Supergranular Fractal Dimension and Solar Rotation

TL;DR

This study investigates how the fractal dimension of solar supergranulation varies with latitude and solar rotation, revealing that rotation influences boundary irregularity and cell size, with implications for understanding solar dynamics.

Contribution

It demonstrates the relationship between solar rotation, supergranular boundary irregularity, and cell size using spectroheliographic data from solar cycle 23.

Findings

Fractal dimension decreases from 1.37 at the equator to 1 at 20° latitude.

Solar rotation affects supergranular boundary irregularity.

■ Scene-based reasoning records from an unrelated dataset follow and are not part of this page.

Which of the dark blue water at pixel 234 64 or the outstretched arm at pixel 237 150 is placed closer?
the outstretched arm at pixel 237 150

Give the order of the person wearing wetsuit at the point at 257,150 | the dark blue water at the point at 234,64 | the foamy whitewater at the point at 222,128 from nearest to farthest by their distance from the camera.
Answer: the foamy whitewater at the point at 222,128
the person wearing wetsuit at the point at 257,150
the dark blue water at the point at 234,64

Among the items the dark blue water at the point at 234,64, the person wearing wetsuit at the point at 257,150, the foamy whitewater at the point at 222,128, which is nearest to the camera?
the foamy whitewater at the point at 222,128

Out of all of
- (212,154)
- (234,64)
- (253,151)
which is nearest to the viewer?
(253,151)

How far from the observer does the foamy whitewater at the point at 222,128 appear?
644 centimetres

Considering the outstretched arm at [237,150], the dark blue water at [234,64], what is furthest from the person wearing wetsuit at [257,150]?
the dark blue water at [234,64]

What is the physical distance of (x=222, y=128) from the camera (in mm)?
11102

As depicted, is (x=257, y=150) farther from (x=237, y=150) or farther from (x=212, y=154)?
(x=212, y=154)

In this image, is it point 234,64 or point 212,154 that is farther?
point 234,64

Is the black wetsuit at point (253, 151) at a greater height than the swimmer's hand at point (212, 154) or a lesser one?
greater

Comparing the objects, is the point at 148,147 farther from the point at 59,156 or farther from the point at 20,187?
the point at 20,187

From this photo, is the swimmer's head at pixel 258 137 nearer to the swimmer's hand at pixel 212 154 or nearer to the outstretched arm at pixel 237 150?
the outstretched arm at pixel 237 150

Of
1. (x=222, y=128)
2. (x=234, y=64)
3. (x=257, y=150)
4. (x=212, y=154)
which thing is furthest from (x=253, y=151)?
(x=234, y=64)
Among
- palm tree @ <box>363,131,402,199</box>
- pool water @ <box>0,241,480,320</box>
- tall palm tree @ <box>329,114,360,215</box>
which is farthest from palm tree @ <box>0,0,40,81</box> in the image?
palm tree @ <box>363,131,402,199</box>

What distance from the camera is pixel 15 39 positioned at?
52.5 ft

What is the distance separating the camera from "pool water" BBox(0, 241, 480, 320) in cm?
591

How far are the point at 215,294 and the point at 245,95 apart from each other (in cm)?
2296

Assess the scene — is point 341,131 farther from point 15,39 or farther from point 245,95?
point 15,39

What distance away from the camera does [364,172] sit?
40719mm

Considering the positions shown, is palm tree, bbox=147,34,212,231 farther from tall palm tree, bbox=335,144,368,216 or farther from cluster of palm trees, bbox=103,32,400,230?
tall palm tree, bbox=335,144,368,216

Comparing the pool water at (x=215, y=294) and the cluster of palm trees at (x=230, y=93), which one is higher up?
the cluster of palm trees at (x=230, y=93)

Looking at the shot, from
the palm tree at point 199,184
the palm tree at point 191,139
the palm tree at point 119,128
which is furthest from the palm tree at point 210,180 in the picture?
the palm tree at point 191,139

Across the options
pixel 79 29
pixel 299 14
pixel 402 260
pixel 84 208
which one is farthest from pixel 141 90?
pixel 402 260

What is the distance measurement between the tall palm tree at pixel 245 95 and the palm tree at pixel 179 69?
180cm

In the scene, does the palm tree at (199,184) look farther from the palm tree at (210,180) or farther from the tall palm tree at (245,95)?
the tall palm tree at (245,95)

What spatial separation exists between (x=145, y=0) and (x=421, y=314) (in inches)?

Cell size correlates with fractal dimension and is influenced by rotation.

Abstract

We present findings from an analysis of the fractal dimension of solar supergranulation as a function of latitude, supergranular cell size and solar rotation, employing spectroheliographic data in the Ca II K line of solar cycle no. 23. We find that the fractal dimension tends to decrease from about 1.37 at the equator to about 1 at 20 degree latitude in either hemisphere, suggesting that solar rotation rate has the effect of augmenting the irregularity of supergranular boundaries. Considering that supergranular cell size is directly correlated with fractal dimension, we conclude that the mechanism behind our observation is that solar rotation influences the cell outflow strength, and thereby cell size, with the latitude dependence of the supergranular fractal dimension being a consequence thereof.